## WORK REQUEST
The finished copy should hold every entry exactly as given, and no pictures.

[DATA FOR PROCESSING Boundary: Start]

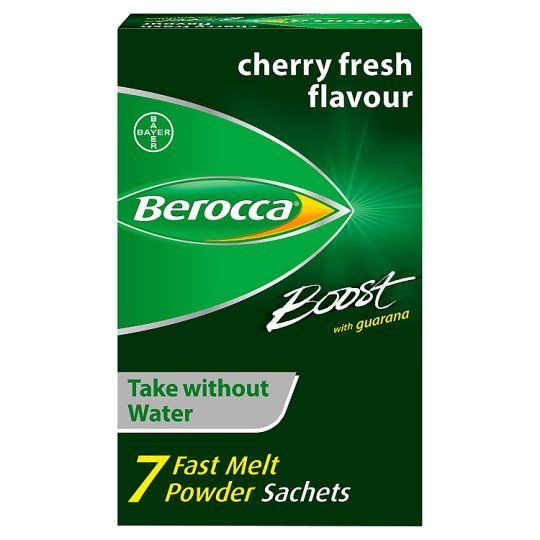 Berocca Boost With Guarana 7 Sachet Vitamin Energy Supplement Rrp 549 Clearance 39p Or 3 For 99p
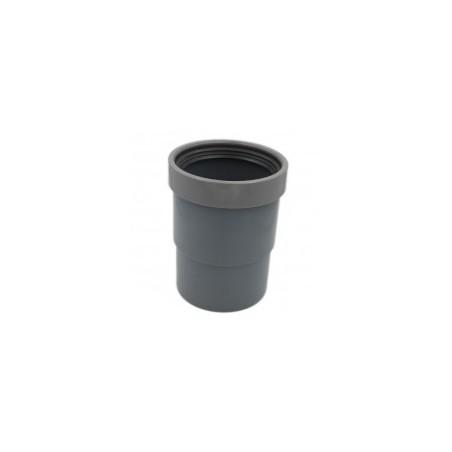 Manchon de dilatation D100 mm eaux usées. Tuyau horizontal ou vertical.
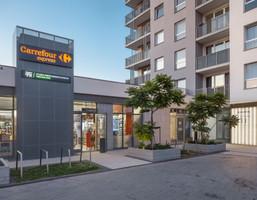 Mieszkanie w inwestycji Wiszące Ogrody, Gdańsk, 38 m²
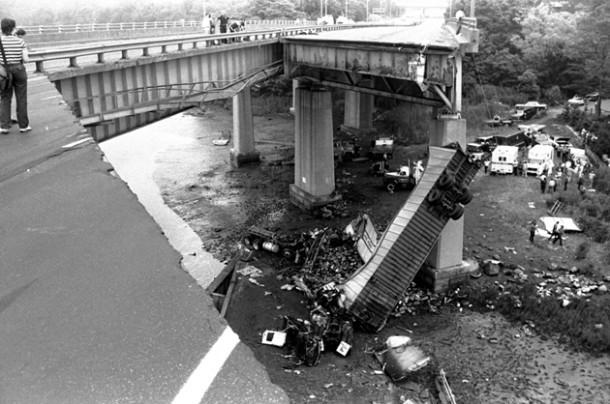1983 bridge collapse in Greenwich CT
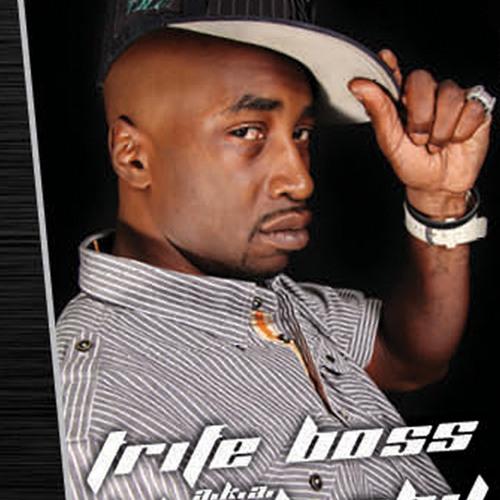 Trife Boss 1's avatar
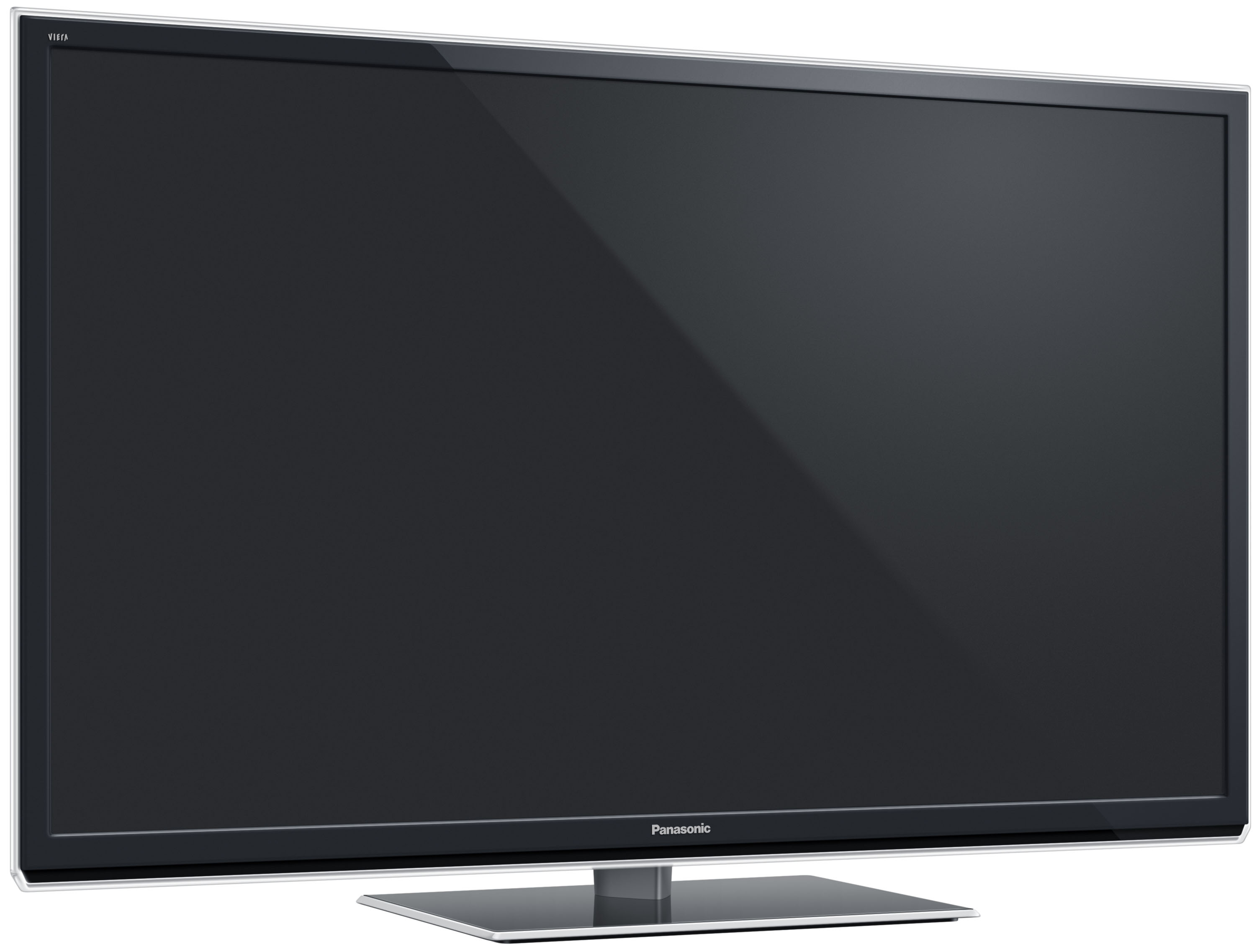 test tv cran plat panasonic tx p50st50e r sum. Black Bedroom Furniture Sets. Home Design Ideas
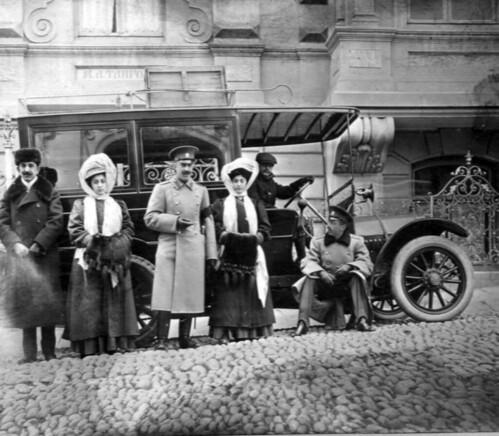 Фото 44          На фоне авто декабрь 1909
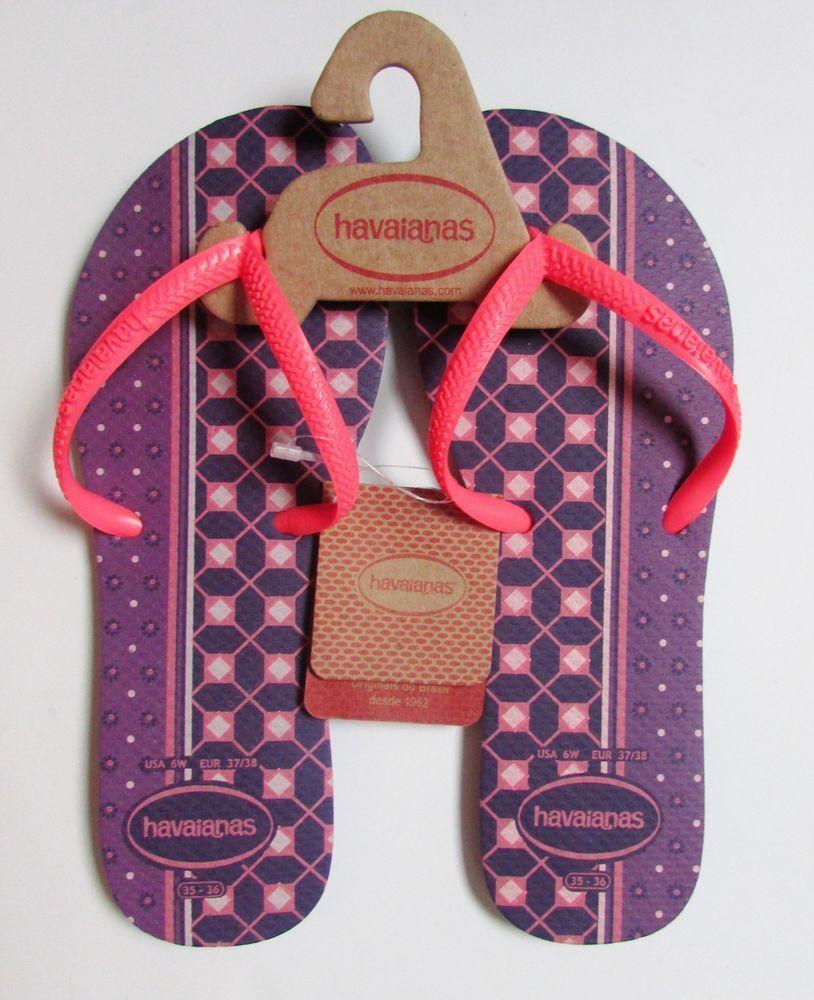 24cc5c922 HAVAIANAS Short Strap Purple Geometric Print Flip-flops NWT Sz 6 ,7  #Havaianas #FlipFlops #Casual
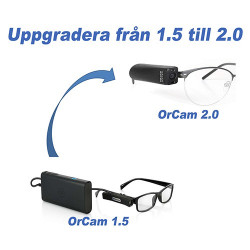 OrCam MyEye 2.0 uppgradering från ver 1.5 inklusive MyCharger
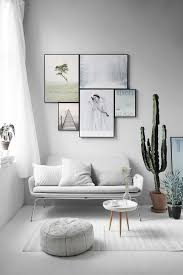 living room wooden dark living room furniture vases decoration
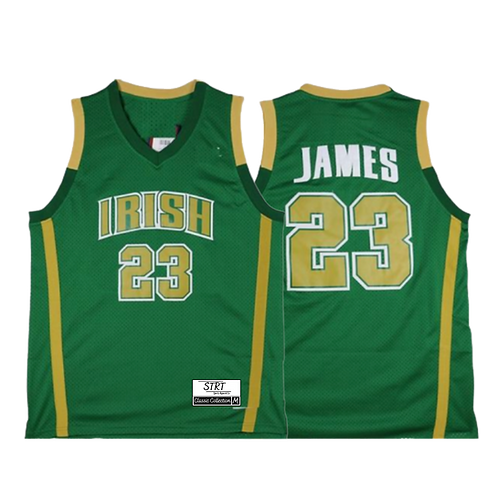 Youth LeBron High School Jersey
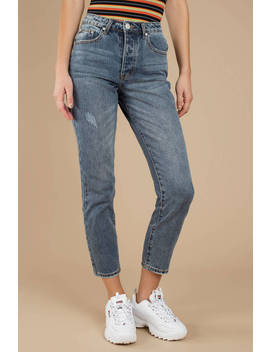 Hauser Light Wash High Rise Girlfriend Jeans by Tobi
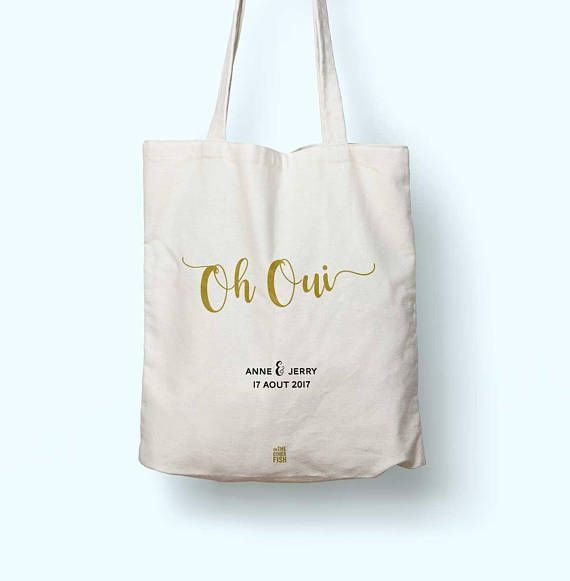 Wedding Witness Gifts: Custom Bag For A Wedding Or A Bachelorette Party, Tote Bag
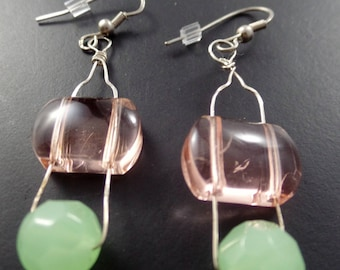 Hand shaped Hammered Silver Wire  Czech Glass Dangle Earrings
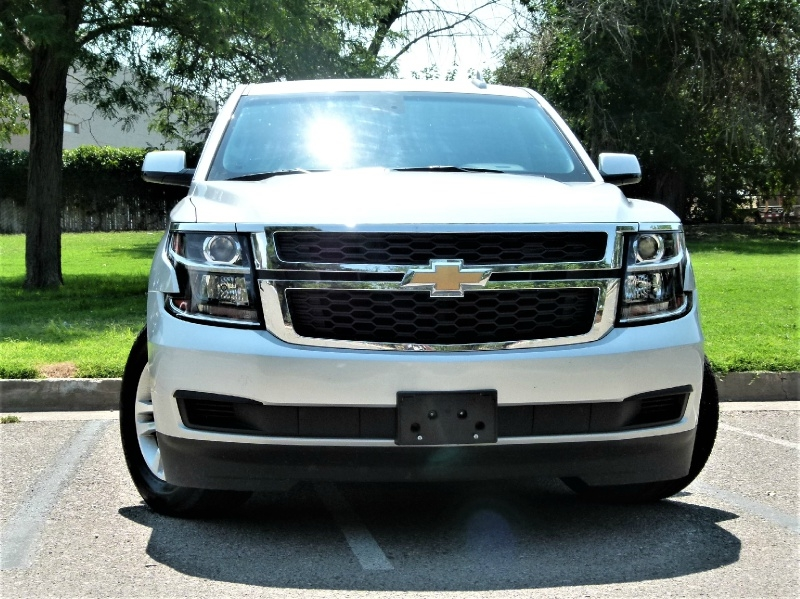 Chevrolet Tahoe 2019 price $42,800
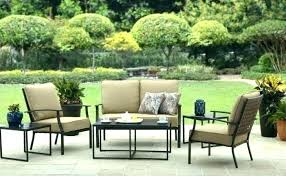 replacement cushions for better homes and gardens wicker furniture better homes and gardens patio furniture medium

[DATA FOR PROCESSING Boundary: End]

## WRITTEN RESPONSE
 Berocca Boost With Guarana 7 Sachet Vitamin Energy Supplement Rrp 549 Clearance 39p Or 3 For 99p
 Manchon de dilatation D100 mm eaux usées. Tuyau horizontal ou vertical.
 Mieszkanie w inwestycji Wiszące Ogrody, Gdańsk, 38 m²
1983 bridge collapse in Greenwich CT
 Trife Boss 1's avatar
 test tv cran plat panasonic tx p50st50e r sum. Black Bedroom Furniture Sets. Home Design Ideas
 Фото 44          На фоне авто декабрь 1909
 24cc5c922 HAVAIANAS Short Strap Purple Geometric Print Flip-flops NWT Sz 6 ,7  #Havaianas #FlipFlops #Casual
 OrCam MyEye 2.0 uppgradering från ver 1.5 inklusive MyCharger
 living room wooden dark living room furniture vases decoration
 Youth LeBron High School Jersey
 Hauser Light Wash High Rise Girlfriend Jeans by Tobi
 Wedding Witness Gifts: Custom Bag For A Wedding Or A Bachelorette Party, Tote Bag
 Hand shaped Hammered Silver Wire  Czech Glass Dangle Earrings
 Chevrolet Tahoe 2019 price $42,800
 replacement cushions for better homes and gardens wicker furniture better homes and gardens patio furniture medium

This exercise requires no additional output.